Estados Unidos atraviesa la menor disponibilidad de ganado bovino en aproximadamente 75 años, consecuencia de varios años de sequía que deterioraron los campos de pastoreo, elevaron los costos de alimentación y llevaron a muchos productores a reducir sus rodeos. Como resultado, la oferta de carne disminuyó mientras el consumo interno se mantuvo elevado, impulsando los precios a niveles récord.
Frente a ese escenario, la Casa Blanca decidió ampliar las importaciones de carne magra para abastecer a la industria elaboradora de hamburguesas y contribuir a moderar los precios que pagan los consumidores estadounidenses. La cuota adicional otorgada a Argentina está destinada precisamente a carne magra (lean beef trimmings), utilizada para mezclar con carne de mayor contenido graso en la producción de hamburguesas.
De esta manera, el extraordinario crecimiento de las exportaciones argentinas hacia Estados Unidos parece explicarse mucho más por la combinación entre una mayor demanda estructural y una mejora en las condiciones de acceso al mercado.
Un cambio de rumbo para la ganadería argentina
El nuevo escenario también coincide con un cambio en la política ganadera argentina respecto de la última década. Durante buena parte de los gobiernos kirchneristas se aplicaron restricciones a las exportaciones de carne mediante cupos, permisos (ROE), cierres temporarios y controles de precios con el objetivo de priorizar el abastecimiento del mercado interno.
El sector sostuvo durante años que esas medidas redujeron la rentabilidad, desalentaron la inversión y aceleraron la liquidación de vientres. Como consecuencia -junto con la fuerte sequía de 2008-2009- el stock bovino nacional cayó desde niveles cercanos a 58 millones de cabezas hasta ubicarse actualmente en torno a 51 millones, sin haber recuperado aún aquellos valores históricos.
Desde la llegada del gobierno de Javier Milei fueron eliminadas las restricciones a las exportaciones y el mercado volvió a orientarse hacia una mayor inserción internacional. Sin embargo, esa estrategia todavía no puede evaluarse desde el punto de vista productivo.
La ganadería trabaja con ciclos biológicos largos. Entre la decisión de un productor de retener una vaquillona para reproducción y el momento en que ese animal produce un ternero que finalmente llega al mercado pueden transcurrir entre tres y cuatro años.

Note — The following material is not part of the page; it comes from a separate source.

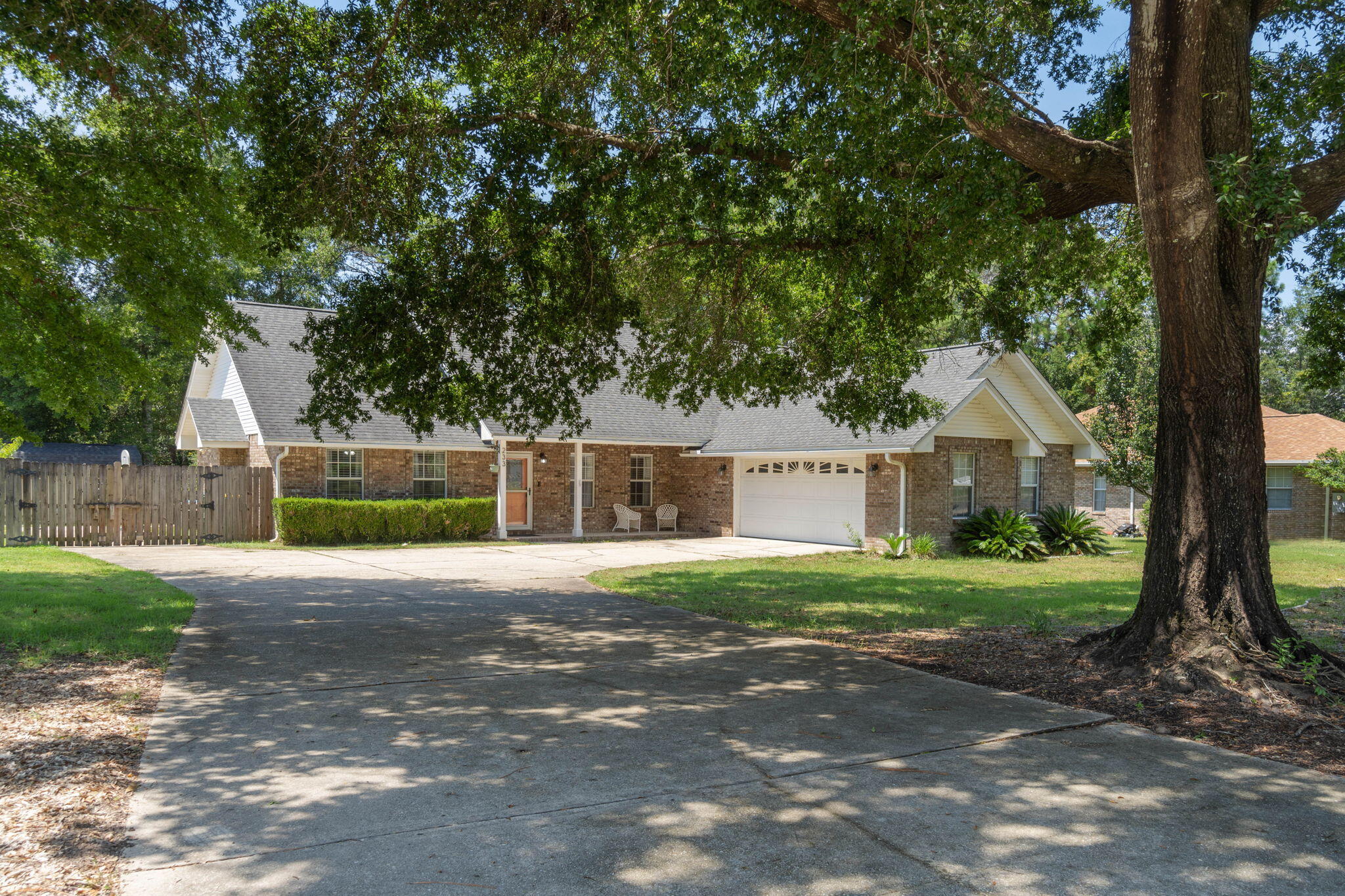 Welcome to Rocky Bayou Estates! This 3-bedroom, 2.5-bathroom home offers space, style, and comfort on a nearly half-acre lot in one of the area's most desirable neighborhoods. As you arrive, the charming curb appeal, complete with meticulous landscaping and a cozy front porch, sets the tone for this inviting home. Step inside, and you are welcomed by a bright entryway, leading into a spacious open-concept living area. The Great Room is the heart of the home, featuring a soaring cathedral ceiling, tile flooring, custom built-in cabinetry, and a gas fireplace, perfect for cozy evenings. French doors provide access to the screened porch, where you can enjoy outdoor living in style, complete with a ceiling fan to keep cool. For the home chef, the updated kitchen is a dream, offering beautiful cabinetry, granite countertops, and a breakfast bar that overlooks the family room, making it easy to entertain while preparing meals. The kitchen flows seamlessly into a sunlit dining area, perfect for family gatherings. The master suite is a true retreat, featuring a sitting area with a tray ceiling, and a luxurious en-suite bathroom with a separate tiled shower, garden tub, double vanities, and a large walk-in closet. The two additional bedrooms are generously sized, sharing a Jack & Jill bathroom with plenty of closet and storage space. Step outside to your fully fenced backyard, a true oasis with ample space for kids to play or for hosting gatherings. The patio area is ideal for barbecues, and there's even a dedicated boat/RV slab for your recreational needs. Additional features include a spacious laundry room, an attached two-car garage, and beautiful outdoor views from almost every room. Step into your new life at Rocky Bayou Estates, where every detail has been thoughtfully crafted to offer you comfort, convenience, and style. Whether you're relaxing by the fireplace, hosting gatherings in your gourmet kitchen, or enjoying a quiet evening on the screened porch, this home is designed to elevate your everyday living. With its prime location, generous lot, and modern amenities, this property is not just a house, it's the place where you'll create lasting memories. Don't miss the opportunity to make this exceptional home yours! Roof- 2011. Water Heater- 2018. HVAC- 2012.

Por esa razón, aunque hoy existan mejores condiciones para exportar y mayores incentivos económicos para producir, los efectos sobre el stock ganadero recién podrán medirse con claridad hacia 2029 o 2030, cuando sea posible determinar si el nuevo marco de reglas logró incentivar efectivamente la recomposición del rodeo nacional o si la mayor apertura comercial no alcanzó para revertir años de estancamiento. En ese sentido, diversos analistas del sector ya observan una tendencia creciente a la retención de vientres y a la producción de animales más pesados, orientados a abastecer la demanda internacional, aunque advierten que será necesario esperar varios ciclos productivos para confirmar si ese cambio se traduce en un aumento sostenido del stock bovino.